David has lived in New York and taught media at universities in that state, as well as being engaged as a cultural journalist covering some of America’s leading poets (he’s also reviewed books by Ursula Le Guin). He first came to the shoreline in 1978 and lived in Madison for a time, where he has family. David grew up in Iowa.

“My interest in poetry began when I was a child,” says David, who pored over volumes of the mid-century publication, Childcraft Poems of Early Childhood. David and his sister were introduced to the books by his mother, an elementary school teacher.

“We were reading all these wonderful poems,” says David. “Robert Frost’s ‘The Pasture’...and Carl Sandburg’s ‘Fog’ and nonsense poems like Edward Lear’s ‘The Jumblies.’”

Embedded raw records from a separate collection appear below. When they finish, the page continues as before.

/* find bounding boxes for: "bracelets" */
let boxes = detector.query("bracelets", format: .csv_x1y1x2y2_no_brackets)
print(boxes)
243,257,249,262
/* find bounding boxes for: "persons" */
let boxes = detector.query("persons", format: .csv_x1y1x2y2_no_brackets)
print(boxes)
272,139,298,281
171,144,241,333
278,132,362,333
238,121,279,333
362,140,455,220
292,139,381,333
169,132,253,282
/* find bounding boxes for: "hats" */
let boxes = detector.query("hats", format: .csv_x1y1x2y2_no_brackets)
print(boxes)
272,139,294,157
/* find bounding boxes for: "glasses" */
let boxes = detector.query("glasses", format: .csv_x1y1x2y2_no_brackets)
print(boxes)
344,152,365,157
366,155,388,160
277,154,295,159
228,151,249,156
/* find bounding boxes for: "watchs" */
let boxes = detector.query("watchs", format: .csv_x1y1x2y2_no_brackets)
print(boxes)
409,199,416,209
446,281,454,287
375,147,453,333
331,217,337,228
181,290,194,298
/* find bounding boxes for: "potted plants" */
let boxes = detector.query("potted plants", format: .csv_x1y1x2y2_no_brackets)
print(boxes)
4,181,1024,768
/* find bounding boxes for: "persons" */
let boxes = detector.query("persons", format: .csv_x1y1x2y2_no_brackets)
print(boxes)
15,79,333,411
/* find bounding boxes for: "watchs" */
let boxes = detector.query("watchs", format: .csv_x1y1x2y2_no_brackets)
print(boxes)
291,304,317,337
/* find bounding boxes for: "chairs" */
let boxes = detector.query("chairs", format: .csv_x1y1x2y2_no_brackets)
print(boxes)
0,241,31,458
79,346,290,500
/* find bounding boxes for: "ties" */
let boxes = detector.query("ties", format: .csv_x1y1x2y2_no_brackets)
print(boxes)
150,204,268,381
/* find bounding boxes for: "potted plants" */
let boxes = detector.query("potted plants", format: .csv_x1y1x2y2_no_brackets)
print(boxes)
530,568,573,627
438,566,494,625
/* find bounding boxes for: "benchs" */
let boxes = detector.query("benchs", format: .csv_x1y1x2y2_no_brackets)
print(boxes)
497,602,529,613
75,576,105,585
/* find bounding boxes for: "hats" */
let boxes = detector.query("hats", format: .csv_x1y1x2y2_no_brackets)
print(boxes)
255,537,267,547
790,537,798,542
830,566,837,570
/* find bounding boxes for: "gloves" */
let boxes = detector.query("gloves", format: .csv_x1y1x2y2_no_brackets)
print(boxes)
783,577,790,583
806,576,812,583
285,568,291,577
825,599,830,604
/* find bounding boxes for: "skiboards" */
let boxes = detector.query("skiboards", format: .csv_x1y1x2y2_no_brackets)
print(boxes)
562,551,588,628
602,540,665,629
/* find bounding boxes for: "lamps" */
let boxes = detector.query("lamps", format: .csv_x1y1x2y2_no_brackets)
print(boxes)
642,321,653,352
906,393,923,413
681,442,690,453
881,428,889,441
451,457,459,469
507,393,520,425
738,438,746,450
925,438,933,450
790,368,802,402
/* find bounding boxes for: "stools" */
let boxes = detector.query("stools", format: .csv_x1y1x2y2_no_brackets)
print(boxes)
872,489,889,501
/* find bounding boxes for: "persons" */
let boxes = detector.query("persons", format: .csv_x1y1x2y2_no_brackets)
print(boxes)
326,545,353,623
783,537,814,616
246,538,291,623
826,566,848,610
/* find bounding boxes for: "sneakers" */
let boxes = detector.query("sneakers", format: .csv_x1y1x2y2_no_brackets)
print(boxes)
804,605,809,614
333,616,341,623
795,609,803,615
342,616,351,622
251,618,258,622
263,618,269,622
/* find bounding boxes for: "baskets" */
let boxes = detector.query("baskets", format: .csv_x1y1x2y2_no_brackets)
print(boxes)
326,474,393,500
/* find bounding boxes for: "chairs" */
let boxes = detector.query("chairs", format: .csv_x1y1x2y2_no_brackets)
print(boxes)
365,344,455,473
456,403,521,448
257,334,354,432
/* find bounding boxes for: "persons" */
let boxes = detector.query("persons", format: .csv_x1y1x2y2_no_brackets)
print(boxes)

A graphic artist, David has designed type at Linotype in New York as well as with the renowned type designer Matthew Carter in London, and has his own firm, Design Trust.

In 2016, David debuted his first children’s book, for which he is the author and illustrator, Animals Spell Love. The book emphasizes diversity, using illustrations of animals to spell the word “love” in 16 languages.

David says finding the perfect work studio for his writing and illustrating is one of the reasons he moved to Guilford in 2017. At the time, he was looking for an inspiring workspace to develop his second children’s book, Animals Spell Peace. Currently, it’s also where he’s working on his second book of anagrams and collage.

“I’ve got a wonderful atelier on the corner of the green in Guilford. I tell everyone that Guilford is utopia,” says David. “It’s utopia for many reasons. I think the main reason, although the Guilford Green is wonderful, is the people here. I’ve met so many wonderful people since moving into Guilford.”

David is one of several GPG presidents who had a fairly short tenure as a member of the group before taking on the presidency.

“I think the guild really does appreciate new blood, and we’re always looking for new voices and appreciate new voices,” he says, adding, “I am a peer among equals as president, and I am really honored to be serving both the guild and the Guilford community.”